El miércoles, poco antes de iniciarse la jornada cambiaria, el mismísimo presidente Macri habló por cadena nacional anunciando un acuerdo con el FMI para adelantar el desembolso de 29 mil millones de dólares que se supone alcanzan para cubrir los vencimientos y de esta manera calmar a las fieras. Como este anuncio reconocía implícitamente las dificultades existentes la temida corrida igual se produjo. Para colmo a la noche el ministro Dujovne declaró que este nuevo acuerdo todavía no se había firmado y recién se estaba discutiendo.

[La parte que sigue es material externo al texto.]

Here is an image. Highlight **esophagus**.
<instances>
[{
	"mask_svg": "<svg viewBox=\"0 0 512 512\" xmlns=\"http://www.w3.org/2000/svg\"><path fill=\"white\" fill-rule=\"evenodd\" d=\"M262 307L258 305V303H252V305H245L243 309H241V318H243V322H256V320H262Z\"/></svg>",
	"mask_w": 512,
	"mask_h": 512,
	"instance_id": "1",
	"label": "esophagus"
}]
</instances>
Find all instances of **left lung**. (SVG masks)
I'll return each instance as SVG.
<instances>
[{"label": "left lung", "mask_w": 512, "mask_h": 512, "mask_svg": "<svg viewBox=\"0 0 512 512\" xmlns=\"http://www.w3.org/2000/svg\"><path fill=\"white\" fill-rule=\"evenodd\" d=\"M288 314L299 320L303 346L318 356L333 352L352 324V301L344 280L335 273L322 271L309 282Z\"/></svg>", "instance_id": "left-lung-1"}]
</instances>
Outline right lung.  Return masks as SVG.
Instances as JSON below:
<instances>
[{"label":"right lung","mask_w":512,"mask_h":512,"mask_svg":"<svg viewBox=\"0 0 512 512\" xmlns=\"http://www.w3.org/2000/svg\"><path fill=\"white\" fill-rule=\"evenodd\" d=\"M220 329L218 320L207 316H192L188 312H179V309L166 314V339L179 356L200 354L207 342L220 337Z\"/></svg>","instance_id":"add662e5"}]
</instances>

A la misma hora que el presidente pero al día siguiente, el jefe de gabinete Marcos Peña habló ante una reunión de empresarios donde afirmó que "no estamos ante un fracaso económico ni mucho menos", agregando que "la Argentina va a salir adelante y más fortalecida" porque "lo dicen todos los indicadores". A esa hora la divisa norteamericana llegaba a los 41 pesos.
Todo indica que la estrategia comunicacional del gurú Jaime Durán Barba pudo servir para ganar elecciones pero no para convencer a "los mercados" que se supone son sus amigos. Es que los negocios son los negocios.
Mientras tanto los papeles argentinos, tanto públicos como privados, se derrumban en Wall Street y las principales entidades financieras estadounidenses aconsejan a sus clientes huir de nuestro país.
Una de las pocas cosas que le salieron bien es la pulverización de los salarios y el permanente aumento del costo de vida. Es por eso que no debe extrañar que la conflictividad social está ganando las calles y plazas en todo el país.
Como dijo Atahualpa Yupanqui, las penas son de nosotros, las vaquitas son ajenas, incluso Vaca Muerta.